Update Contents: Star Wars X-Wing fighter ship (Playground mode)
Results: After 2 hours and 26 minutes, the plant started to shrivel up and was completely deceased two minutes later. After playing for 2 hours and 41 minutes, the golden retriever started to lose its fur. Twenty minutes later it was a pool of blood and bones. D-5404 was indifferent to the situation, claiming "he needs to get a victory royale". Once he made contact with the dog's remains, he immediately started to degrade as it did. After half an hour, it looked nearly identical to what was left of the golden retriever.
Takeaway:
"Guys have you seen my wallet? It's the leather one with the stripes and the picture of █████ from that anime H█e██nt██ Eye"
- Dr. Barson
Date: 9/03/2019
Subject: Dr. █████, now D-9646
Update Contets: They were kept in the main menu
Results: She refused to play the game, stating it would make her violent. While this is technically true, it shows that persistent bitches have the ability to resist the cognitohazardous effects of SCP-271-J-B. She left the scene unharmed.
Takeaway:
"Schedule a test with SCP-682 for D-9646. She's not getting off the hook after that outrageous claim."
- Dr. Lanson
Date: 9/22/2019
Subject: Dr. Salter
Update Contents: A virtual integration of SCP-096 as an NPC
Results: The real SCP-096 was not triggered during this session as it was an artistic representation. Dr. ████, who was observing as a player on a separate device, described Dr. Salter being flung across the map after running into a tree. He was then eliminated mysteriously by the same entity, which was named "YOUGOTSUK113".
Takeaway:
"Who the fuck put Salter in there? I get he's not the brightest, but what the fuck? This is what the calendar and D-class are for, you numpties."
- Dr. Zlotzer
Date: 9/23/2019
Subject: None
Update Contents: None
Results: None
Takeaway:
"Hey you guys spellt contents wrong on the page about d-9646 just to let you now"
-m e
Date: 10/01/2019
Subject: D-0978
Update Contents: A "Smart Potion"
Results: A player named ████████ witnessed D-0978 holding the potion and stated it looked like he was ███████ off.
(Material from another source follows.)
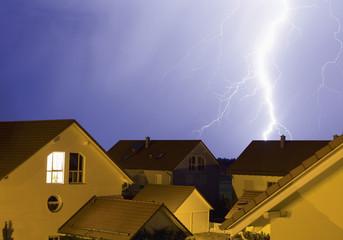 Deutschland, Bayern, Sauerlach, Blitze in der Nacht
He then stated "It's another one of those shitty SCP things, en't it? Oh fuck sake, that Foundation's really shit at their job." 05-█ is currently tracking their location. They simply cannot stand such underhanded insults.
Takeaway:
"Hey Dr. Barson, I think I found your wallet! I'm assuming it's yours, because it made me as hard as Dark Souls"
- Dr. Canard
Date: 10/09/2019
Subject: SCP-116
Update Contents: A sewing kit
Results: SCP-116 attempted to commit suicide in-game using the sewing kit. When it realized it was impossible, [DATA EXPUNGED], resulting in ██ human casualties, as well as Dr. Smithson's pet cactus.
Takeaway:
"Actually, it's takeaway depending on where you're from. So shutup."
- Dr. Biscut
Date: 11/13/2019
Subject: D-8943
Update Contents: Fortnite Chapter 3
Results: D-8943 was evaporated upon loading, sending out a shockwave igniting all objects within a twenty metre radius. D-1213 stated his ashes tasted oddly reminiscent of Dr. Kemsin's █████████.
Takeaway:
"This section is for noting what we should take away from the test, you fucking idiots. You can't just waddle on in and have a fucking conversation. Hope you all have fun with the game next week. Why D-1213 tasted D-8943's ashes and how he knows what Dr. Kemsin's █████████ taste like is something me and them are gonna have a chat about. Now stick to the fucking point."
- Dr. Sharp
Date: 11/16/2019
Subject: D-0907
Update Contents: MicroSD card, usage unknown
Results: An anonymous player stated "Oh you found that card thing too, nice.", causing a state of panic among observing personnel. When Dr. ███ attempted to track their IP, it was blocked by a message reading "This VPN is sponsored by RAID: Shadow Legends". The Foundation is still attempting to retrieve this hidden copy of SCP-271-J.
Takeaway:
"Call off the testing for now, we need to find this guy. Probably for the better considering the idiots leaving messages here."